WHAT IS REQUIRED >> Repeat verbatim every line of the material, beginning at the line that holds "this 800×600 image." and ending at its last line.

SUPPLIED DATA >>

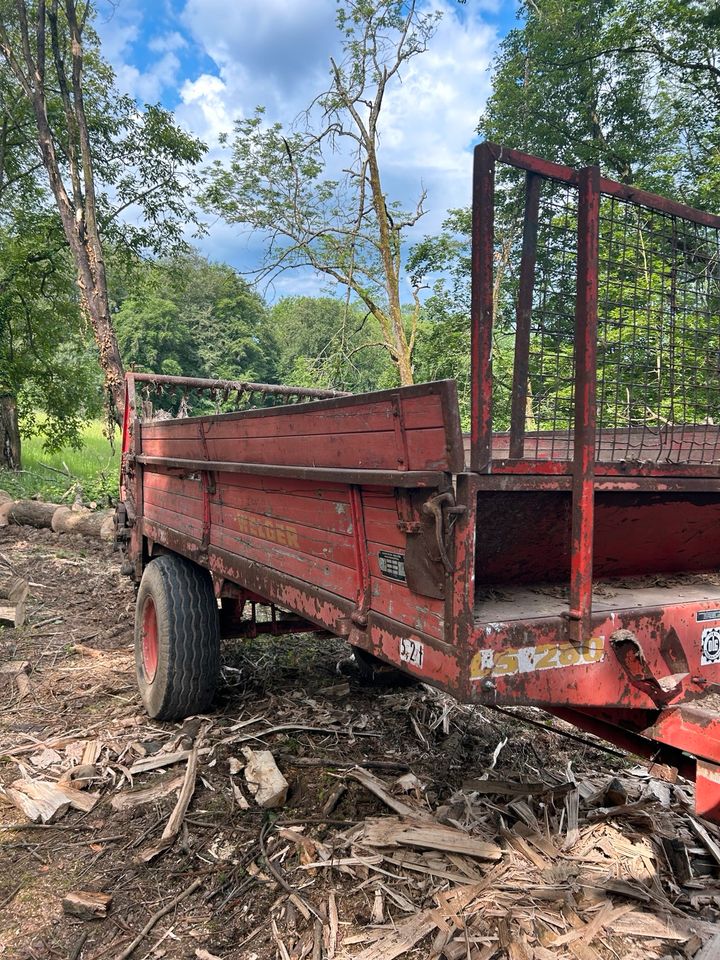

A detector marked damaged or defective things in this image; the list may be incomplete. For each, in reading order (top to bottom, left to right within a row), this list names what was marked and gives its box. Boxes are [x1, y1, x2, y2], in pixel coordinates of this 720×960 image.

rusty manure spreader [118, 144, 720, 824]
chipped red paint [119, 144, 720, 824]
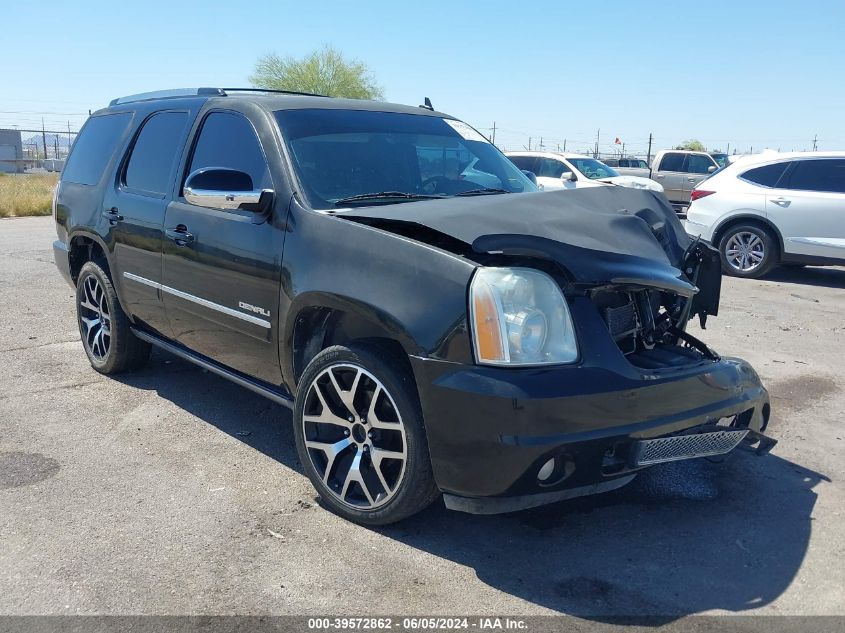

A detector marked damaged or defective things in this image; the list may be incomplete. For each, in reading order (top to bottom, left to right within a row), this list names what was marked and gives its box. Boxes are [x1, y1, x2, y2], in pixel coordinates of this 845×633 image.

crumpled hood [604, 174, 664, 191]
crumpled hood [340, 188, 696, 294]
broken headlight [464, 266, 576, 366]
cracked asphalt [0, 216, 840, 616]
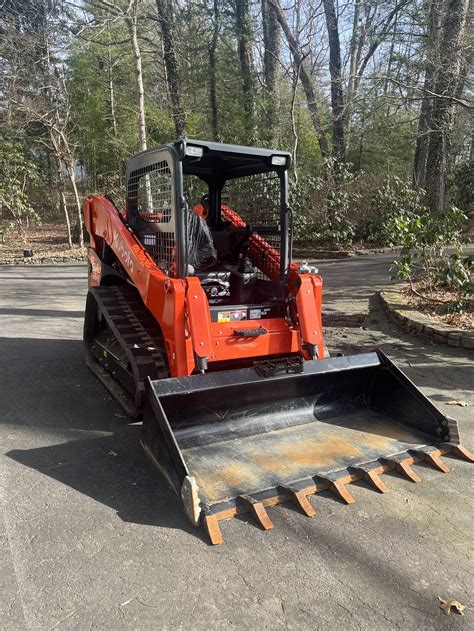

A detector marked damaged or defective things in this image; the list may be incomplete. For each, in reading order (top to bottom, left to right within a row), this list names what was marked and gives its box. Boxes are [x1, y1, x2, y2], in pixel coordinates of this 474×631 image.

cracked pavement [0, 256, 472, 628]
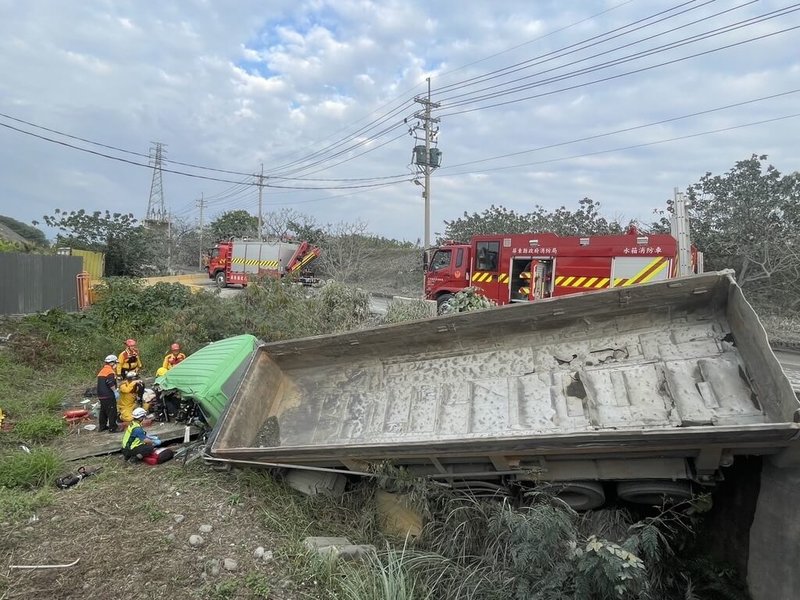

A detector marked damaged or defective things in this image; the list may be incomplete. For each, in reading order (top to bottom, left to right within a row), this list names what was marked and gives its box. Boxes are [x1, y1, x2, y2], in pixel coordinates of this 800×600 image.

rusted metal panel [0, 252, 81, 314]
overturned dump truck [208, 274, 800, 510]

WRITTEN ANSWER >>
A detector marked damaged or defective things in this image; the list may be incomplete. For each, in reading order (top to bottom, left to right within a row), this list names what was marked and gives its box. Boxes are [x1, y1, x2, y2], in pixel coordinates of this 800×600 image.

rusted metal panel [0, 252, 81, 314]
overturned dump truck [208, 274, 800, 510]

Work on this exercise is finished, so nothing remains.